【 摘 要 】

Background

The patient characteristics and mortality associated with autosomal dominant polycystic kidney disease (PKD) have not been characterized for a national sample of end stage renal disease (ESRD) patients on the renal transplant waiting list.

Methods

40,493 patients in the United States Renal Data System who were initiated on ESRD therapy between 1 April 1995 and 29 June 1999 and later enrolled on the renal transplant waiting list were analyzed in an historical cohort study of the relationship between hematocrit at the time of presentation to ESRD and survival (using Cox Regression) in patients with PKD as a cause of ESRD.

Results

Hematocrit levels at presentation to ESRD increased significantly over more recent years of the study.
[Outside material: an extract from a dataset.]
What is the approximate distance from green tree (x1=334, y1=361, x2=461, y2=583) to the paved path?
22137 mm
Hematocrit rose in parallel in patients with and without PKD, but patients with PKD had consistently higher hemoglobin. PKD was independently associated with higher hematocrit in multiple linear regression analysis (p < 0.0001). In logistic regression, higher hematocrit was independently associated with PKD. In Cox Regression analysis, PKD was associated with statistically significant improved survival both in comparison with diabetic (hazard ratio, 0.64, 95% CI 0.53–0.77, p < 0.001) and non-diabetic (HR 0.68, 95% CI 0.56–0.82, p = 0.001) ESRD patients, adjusted for all other factors.

Conclusions

Hematocrit at presentation to ESRD was significantly higher in patients with PKD compared with patients with other causes of ESRD. The survival advantage of PKD in ESRD persisted even adjusted for differences in hematocrit and in comparison with patients on the renal transplant waiting list.

【 授权许可】

   
2002 Abbott and Agodoa; licensee BioMed Central Ltd. This is an Open Access article: verbatim copying and redistribution of this article are permitted in all media for any purpose, provided this notice is preserved along with the article's original URL.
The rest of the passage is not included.